In this section of our Colossus Season 2 Guide for The White Lotus, we will discuss the meaning behind the show’s title.
Why is the show called The White Lotus?
The title, The White Lotus, refers to the fictional Hawaiian resort introduced in Season 1. But White Lotus is a brand rather than a single location. Meaning the show can choose a new location for every season. Hawaii for season 1. Taormina, Sicily for season 2. This means the show can keep a similar concept—wealthy people at a resort—but not be locked into a single setting. Season 1 leaned into Hawaiian culture. Season 2 leaned into Italian culture.
Beyond the literal in-world explanation, there’s more. In 2021, in an interview, Vulture asked White, “How early did you have the show’s title in place?”
White said: The title was there before I started writing. The idea of—and again, this is something I experience, ugh. But as someone who’s made money in my 20-plus years in the business, you look at yourself and you think—I feel like this is why I don’t judge Rachel [season 1 character]. I came out, so I felt like I was going to always swim upstream. I came out with so much idealism about the purpose of art, the purpose of what I was going to do. I have tried to stay that person, and I feel like, Have I fallen asleep in the poppy fields? Am I a lotos-eater? Yeah, I took The Emoji Movie. I tried to get the money for that house in Hawaii. I’ve tried to justify some of it by being like, Oh, I didn’t come from money. I’ll get my mom out of debt. At some point, it’s hard to justify continuing to chase the dragon. I wanted to explore that in a way that I felt like—at least for me, and it may not feel that way for the audience—but at least for me, it felt like I was exposing something of my own lotos-eating. …It’s both my name and the racial oppressor and all of that! I have been Shane [season 1 character] recently, where they wouldn’t let me into my room at two, they said, “Your room won’t be ready for two hours,” that kind of thing.

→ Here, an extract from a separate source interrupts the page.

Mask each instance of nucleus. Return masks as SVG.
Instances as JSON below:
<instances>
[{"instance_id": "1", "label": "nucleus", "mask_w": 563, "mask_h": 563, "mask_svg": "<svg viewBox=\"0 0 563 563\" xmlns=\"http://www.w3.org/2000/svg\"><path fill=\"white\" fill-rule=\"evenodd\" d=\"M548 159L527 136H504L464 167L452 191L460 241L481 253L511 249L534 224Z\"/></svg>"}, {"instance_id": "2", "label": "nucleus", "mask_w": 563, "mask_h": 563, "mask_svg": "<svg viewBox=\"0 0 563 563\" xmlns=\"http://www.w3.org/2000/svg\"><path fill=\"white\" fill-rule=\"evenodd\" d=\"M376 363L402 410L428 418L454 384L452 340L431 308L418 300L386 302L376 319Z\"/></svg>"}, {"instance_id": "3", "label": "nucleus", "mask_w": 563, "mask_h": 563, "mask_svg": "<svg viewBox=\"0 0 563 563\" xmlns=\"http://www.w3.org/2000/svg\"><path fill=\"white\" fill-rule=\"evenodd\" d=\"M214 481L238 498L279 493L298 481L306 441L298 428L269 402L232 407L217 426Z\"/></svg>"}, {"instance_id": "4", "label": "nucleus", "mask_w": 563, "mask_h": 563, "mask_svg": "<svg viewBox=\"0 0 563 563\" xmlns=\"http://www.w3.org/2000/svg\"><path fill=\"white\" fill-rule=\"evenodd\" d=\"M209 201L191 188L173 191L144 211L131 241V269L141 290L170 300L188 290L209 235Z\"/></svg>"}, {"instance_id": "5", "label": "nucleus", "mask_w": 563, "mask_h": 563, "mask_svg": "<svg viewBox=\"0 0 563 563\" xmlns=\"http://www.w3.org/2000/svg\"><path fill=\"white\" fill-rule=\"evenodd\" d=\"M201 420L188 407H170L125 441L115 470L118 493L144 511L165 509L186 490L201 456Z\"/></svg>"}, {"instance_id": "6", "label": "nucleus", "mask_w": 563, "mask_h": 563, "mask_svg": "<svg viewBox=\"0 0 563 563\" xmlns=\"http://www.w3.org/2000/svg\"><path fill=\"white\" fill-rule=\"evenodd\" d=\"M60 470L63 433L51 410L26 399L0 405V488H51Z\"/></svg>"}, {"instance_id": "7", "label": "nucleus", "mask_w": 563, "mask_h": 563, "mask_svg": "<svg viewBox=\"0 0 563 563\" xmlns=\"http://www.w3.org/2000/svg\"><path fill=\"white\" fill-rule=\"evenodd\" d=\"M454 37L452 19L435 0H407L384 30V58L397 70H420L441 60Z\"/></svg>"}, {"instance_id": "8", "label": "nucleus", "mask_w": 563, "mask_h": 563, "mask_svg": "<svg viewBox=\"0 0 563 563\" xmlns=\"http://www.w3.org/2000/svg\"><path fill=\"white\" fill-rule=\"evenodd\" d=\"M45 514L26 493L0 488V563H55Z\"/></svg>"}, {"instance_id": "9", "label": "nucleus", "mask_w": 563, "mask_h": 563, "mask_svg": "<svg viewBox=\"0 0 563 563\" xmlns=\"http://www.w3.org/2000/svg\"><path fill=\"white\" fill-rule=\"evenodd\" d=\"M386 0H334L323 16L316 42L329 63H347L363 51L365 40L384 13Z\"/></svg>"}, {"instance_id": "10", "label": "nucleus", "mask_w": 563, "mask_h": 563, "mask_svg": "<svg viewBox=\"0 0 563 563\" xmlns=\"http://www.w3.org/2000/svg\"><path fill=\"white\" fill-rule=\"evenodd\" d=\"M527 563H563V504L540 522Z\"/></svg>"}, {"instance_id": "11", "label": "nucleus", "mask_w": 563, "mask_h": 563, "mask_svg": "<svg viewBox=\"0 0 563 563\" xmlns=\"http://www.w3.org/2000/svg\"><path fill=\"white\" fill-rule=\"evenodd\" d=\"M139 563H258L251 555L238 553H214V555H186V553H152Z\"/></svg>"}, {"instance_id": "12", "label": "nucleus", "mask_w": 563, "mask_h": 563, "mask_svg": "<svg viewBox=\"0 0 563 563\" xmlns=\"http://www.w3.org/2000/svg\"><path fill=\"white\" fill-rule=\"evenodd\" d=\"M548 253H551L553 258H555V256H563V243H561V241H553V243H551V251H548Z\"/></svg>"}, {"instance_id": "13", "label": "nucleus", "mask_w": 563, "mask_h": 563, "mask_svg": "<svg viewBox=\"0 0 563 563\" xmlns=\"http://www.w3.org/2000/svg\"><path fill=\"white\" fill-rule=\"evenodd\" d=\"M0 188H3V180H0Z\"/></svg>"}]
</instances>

The lotos White mentions is in reference to Alfred, Lord Tennyson’s poem “The Lotos-eaters”. Which was inspired by the lotus-eaters from Homer’s Odyssey.
Odyssey:
I was driven thence by foul winds for a space of 9 days upon the sea, but on the tenth day we reached the land of the Lotus-eaters, who live on a food that comes from a kind of flower. Here we landed to take in fresh water, and our crews got their mid-day meal on the shore near the ships. When they had eaten and drunk I sent two of my company to see what manner of men the people of the palace might be, and they had a third man under them. They started at once, and went about among the Lotus-eaters, who did them no hurt, but gave them to eat of the lotus, which was so delicious that those who ate of it left off caring about home, and did not even want to go back and say what had happened to them, but were for staying and munching lotus with the Lotus-eaters without thinking further of their return; nevertheless, though they wept bitterly, I forced them back to the ships and made them fast under the benches. Then I told the rest to go on board at once, lest any of them should taste of the lotus and leave off wanting to get home, so they took their places and smote the grey sea with their oars.

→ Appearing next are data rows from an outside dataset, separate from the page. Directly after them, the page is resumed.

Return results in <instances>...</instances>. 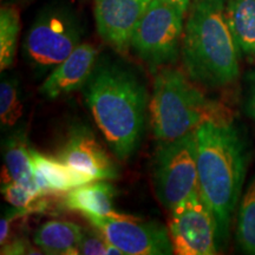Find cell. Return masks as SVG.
<instances>
[{
  "instance_id": "cell-9",
  "label": "cell",
  "mask_w": 255,
  "mask_h": 255,
  "mask_svg": "<svg viewBox=\"0 0 255 255\" xmlns=\"http://www.w3.org/2000/svg\"><path fill=\"white\" fill-rule=\"evenodd\" d=\"M124 255H170L173 245L167 226L129 215L85 216Z\"/></svg>"
},
{
  "instance_id": "cell-2",
  "label": "cell",
  "mask_w": 255,
  "mask_h": 255,
  "mask_svg": "<svg viewBox=\"0 0 255 255\" xmlns=\"http://www.w3.org/2000/svg\"><path fill=\"white\" fill-rule=\"evenodd\" d=\"M200 195L218 223L220 248L227 244L231 223L247 168V148L233 122H208L195 131Z\"/></svg>"
},
{
  "instance_id": "cell-13",
  "label": "cell",
  "mask_w": 255,
  "mask_h": 255,
  "mask_svg": "<svg viewBox=\"0 0 255 255\" xmlns=\"http://www.w3.org/2000/svg\"><path fill=\"white\" fill-rule=\"evenodd\" d=\"M31 162L36 183L43 194H65L73 188L95 181L88 175L64 163L58 156H50L31 148Z\"/></svg>"
},
{
  "instance_id": "cell-23",
  "label": "cell",
  "mask_w": 255,
  "mask_h": 255,
  "mask_svg": "<svg viewBox=\"0 0 255 255\" xmlns=\"http://www.w3.org/2000/svg\"><path fill=\"white\" fill-rule=\"evenodd\" d=\"M1 254H41L36 252L33 246L30 244L26 237L15 238L13 240H8L1 246Z\"/></svg>"
},
{
  "instance_id": "cell-12",
  "label": "cell",
  "mask_w": 255,
  "mask_h": 255,
  "mask_svg": "<svg viewBox=\"0 0 255 255\" xmlns=\"http://www.w3.org/2000/svg\"><path fill=\"white\" fill-rule=\"evenodd\" d=\"M97 58L98 50L92 44L82 43L68 58L51 70L40 85V94L49 100H56L83 90L97 64Z\"/></svg>"
},
{
  "instance_id": "cell-16",
  "label": "cell",
  "mask_w": 255,
  "mask_h": 255,
  "mask_svg": "<svg viewBox=\"0 0 255 255\" xmlns=\"http://www.w3.org/2000/svg\"><path fill=\"white\" fill-rule=\"evenodd\" d=\"M225 13L240 58L255 63V0H226Z\"/></svg>"
},
{
  "instance_id": "cell-26",
  "label": "cell",
  "mask_w": 255,
  "mask_h": 255,
  "mask_svg": "<svg viewBox=\"0 0 255 255\" xmlns=\"http://www.w3.org/2000/svg\"><path fill=\"white\" fill-rule=\"evenodd\" d=\"M13 2H26V1H30V0H12Z\"/></svg>"
},
{
  "instance_id": "cell-24",
  "label": "cell",
  "mask_w": 255,
  "mask_h": 255,
  "mask_svg": "<svg viewBox=\"0 0 255 255\" xmlns=\"http://www.w3.org/2000/svg\"><path fill=\"white\" fill-rule=\"evenodd\" d=\"M245 83H246L245 111H246L248 117L255 122V69L247 73Z\"/></svg>"
},
{
  "instance_id": "cell-15",
  "label": "cell",
  "mask_w": 255,
  "mask_h": 255,
  "mask_svg": "<svg viewBox=\"0 0 255 255\" xmlns=\"http://www.w3.org/2000/svg\"><path fill=\"white\" fill-rule=\"evenodd\" d=\"M31 148L26 129L23 126L12 130L2 142V156H4L5 165V174H2L5 176H2V178H12L37 196L45 195L41 193L34 180L31 162Z\"/></svg>"
},
{
  "instance_id": "cell-1",
  "label": "cell",
  "mask_w": 255,
  "mask_h": 255,
  "mask_svg": "<svg viewBox=\"0 0 255 255\" xmlns=\"http://www.w3.org/2000/svg\"><path fill=\"white\" fill-rule=\"evenodd\" d=\"M85 103L110 150L128 161L141 145L149 96L144 82L131 68L102 59L84 88Z\"/></svg>"
},
{
  "instance_id": "cell-10",
  "label": "cell",
  "mask_w": 255,
  "mask_h": 255,
  "mask_svg": "<svg viewBox=\"0 0 255 255\" xmlns=\"http://www.w3.org/2000/svg\"><path fill=\"white\" fill-rule=\"evenodd\" d=\"M94 2L100 37L117 53L127 55L132 32L151 0H94Z\"/></svg>"
},
{
  "instance_id": "cell-4",
  "label": "cell",
  "mask_w": 255,
  "mask_h": 255,
  "mask_svg": "<svg viewBox=\"0 0 255 255\" xmlns=\"http://www.w3.org/2000/svg\"><path fill=\"white\" fill-rule=\"evenodd\" d=\"M232 117L228 108L203 95L178 70L165 66L156 72L149 121L157 141L180 138L208 122H233Z\"/></svg>"
},
{
  "instance_id": "cell-3",
  "label": "cell",
  "mask_w": 255,
  "mask_h": 255,
  "mask_svg": "<svg viewBox=\"0 0 255 255\" xmlns=\"http://www.w3.org/2000/svg\"><path fill=\"white\" fill-rule=\"evenodd\" d=\"M226 0H195L182 39L183 65L191 81L207 88L227 87L240 72V55L225 13Z\"/></svg>"
},
{
  "instance_id": "cell-8",
  "label": "cell",
  "mask_w": 255,
  "mask_h": 255,
  "mask_svg": "<svg viewBox=\"0 0 255 255\" xmlns=\"http://www.w3.org/2000/svg\"><path fill=\"white\" fill-rule=\"evenodd\" d=\"M167 227L175 254L214 255L220 251L218 223L201 196L169 210Z\"/></svg>"
},
{
  "instance_id": "cell-19",
  "label": "cell",
  "mask_w": 255,
  "mask_h": 255,
  "mask_svg": "<svg viewBox=\"0 0 255 255\" xmlns=\"http://www.w3.org/2000/svg\"><path fill=\"white\" fill-rule=\"evenodd\" d=\"M235 239L244 253L255 255V176L239 203Z\"/></svg>"
},
{
  "instance_id": "cell-22",
  "label": "cell",
  "mask_w": 255,
  "mask_h": 255,
  "mask_svg": "<svg viewBox=\"0 0 255 255\" xmlns=\"http://www.w3.org/2000/svg\"><path fill=\"white\" fill-rule=\"evenodd\" d=\"M110 242L102 233L95 228L84 229L83 237L78 247V254L82 255H108Z\"/></svg>"
},
{
  "instance_id": "cell-20",
  "label": "cell",
  "mask_w": 255,
  "mask_h": 255,
  "mask_svg": "<svg viewBox=\"0 0 255 255\" xmlns=\"http://www.w3.org/2000/svg\"><path fill=\"white\" fill-rule=\"evenodd\" d=\"M24 103L19 81L13 76H5L0 83V123L1 129L12 131L23 117Z\"/></svg>"
},
{
  "instance_id": "cell-11",
  "label": "cell",
  "mask_w": 255,
  "mask_h": 255,
  "mask_svg": "<svg viewBox=\"0 0 255 255\" xmlns=\"http://www.w3.org/2000/svg\"><path fill=\"white\" fill-rule=\"evenodd\" d=\"M58 157L75 170L94 180H116L119 169L90 129L77 127L66 136L58 150Z\"/></svg>"
},
{
  "instance_id": "cell-25",
  "label": "cell",
  "mask_w": 255,
  "mask_h": 255,
  "mask_svg": "<svg viewBox=\"0 0 255 255\" xmlns=\"http://www.w3.org/2000/svg\"><path fill=\"white\" fill-rule=\"evenodd\" d=\"M163 1H167V2H169V4L177 6V7L184 9V11L188 13L191 4H193L195 0H163Z\"/></svg>"
},
{
  "instance_id": "cell-5",
  "label": "cell",
  "mask_w": 255,
  "mask_h": 255,
  "mask_svg": "<svg viewBox=\"0 0 255 255\" xmlns=\"http://www.w3.org/2000/svg\"><path fill=\"white\" fill-rule=\"evenodd\" d=\"M81 18L68 4H50L36 15L23 40V57L38 75H46L82 44Z\"/></svg>"
},
{
  "instance_id": "cell-14",
  "label": "cell",
  "mask_w": 255,
  "mask_h": 255,
  "mask_svg": "<svg viewBox=\"0 0 255 255\" xmlns=\"http://www.w3.org/2000/svg\"><path fill=\"white\" fill-rule=\"evenodd\" d=\"M117 190L109 180H95L66 191L63 196L64 208L84 216H117L115 197Z\"/></svg>"
},
{
  "instance_id": "cell-6",
  "label": "cell",
  "mask_w": 255,
  "mask_h": 255,
  "mask_svg": "<svg viewBox=\"0 0 255 255\" xmlns=\"http://www.w3.org/2000/svg\"><path fill=\"white\" fill-rule=\"evenodd\" d=\"M155 195L167 210L200 195L195 132L157 141L151 159Z\"/></svg>"
},
{
  "instance_id": "cell-21",
  "label": "cell",
  "mask_w": 255,
  "mask_h": 255,
  "mask_svg": "<svg viewBox=\"0 0 255 255\" xmlns=\"http://www.w3.org/2000/svg\"><path fill=\"white\" fill-rule=\"evenodd\" d=\"M1 193L6 202L18 210L26 209L33 202L34 199L38 197L12 178H2Z\"/></svg>"
},
{
  "instance_id": "cell-17",
  "label": "cell",
  "mask_w": 255,
  "mask_h": 255,
  "mask_svg": "<svg viewBox=\"0 0 255 255\" xmlns=\"http://www.w3.org/2000/svg\"><path fill=\"white\" fill-rule=\"evenodd\" d=\"M84 228L75 222L51 220L39 226L33 234V244L45 254H78Z\"/></svg>"
},
{
  "instance_id": "cell-18",
  "label": "cell",
  "mask_w": 255,
  "mask_h": 255,
  "mask_svg": "<svg viewBox=\"0 0 255 255\" xmlns=\"http://www.w3.org/2000/svg\"><path fill=\"white\" fill-rule=\"evenodd\" d=\"M20 33V15L13 4L2 5L0 8V70L12 68L15 62Z\"/></svg>"
},
{
  "instance_id": "cell-7",
  "label": "cell",
  "mask_w": 255,
  "mask_h": 255,
  "mask_svg": "<svg viewBox=\"0 0 255 255\" xmlns=\"http://www.w3.org/2000/svg\"><path fill=\"white\" fill-rule=\"evenodd\" d=\"M187 12L163 0H151L137 23L130 51L152 72L177 62L182 49Z\"/></svg>"
}]
</instances>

Tennyson’s poem is too long to quote in full but it’s essentially the Odyssey scene with more detail and lyricism that dramatizes the experience of being a Lotus-eater. But these lines embody the poem’s ethos: Surely, surely, slumber is more sweet than toil, the shore/Than labour in the deep mid-ocean, wind and wave and oar;/O, rest ye, brother mariners, we will not wander more.
The basic idea is a giving-in to ease. Why do the hard thing when the easy option is available? Which is what Mike White means when he talks about The Emoji Movie. He knew it was a low effort, low quality gig, but the money was good. So he took it. That initial artistic idealism he had gave way to simply making money. Easy money that leads to wealthy, easy living is the lotus eating.
That’s why The White Lotus is so focused on the wealthy and these issues that come up due to their wealth. But also the tension they have with those who don’t have money. So you can look at the title as referring to not just wealth but specifically the way wealth has turned people from who they initially were, the same way the lotus in The Odyssey stripped people of whatever identity they had and turned them solely into a consumer of lotus.
There are other implications there, of course. The word “Lotus” has become associated with yoga and meditation due to the popularity of the seated cross-legged lotus position. Britannica.com adds: Representing spiritual enlightenment, the flower is sacred in both Hinduism and Buddhism and was used in ancient Egypt to represent rebirth….In addition to artistic uses, the lotus has, since ancient times, symbolized fertility and related ideas, including birth, purity, sexuality, rebirth of the dead, and, in astrology, the rising sun.
That creates a tension. You have the positive energy of spiritual and symbolic force as well as the negative energy of apathy and indulgence. Which is kind of what we see play out in the show. The resort is full of beauty and promise. The people who go there want relaxation and peace. But their demons are still present. The show explores what happens when this negative energy becomes dominant. For some, it leads to transcendence. For others, tragedy.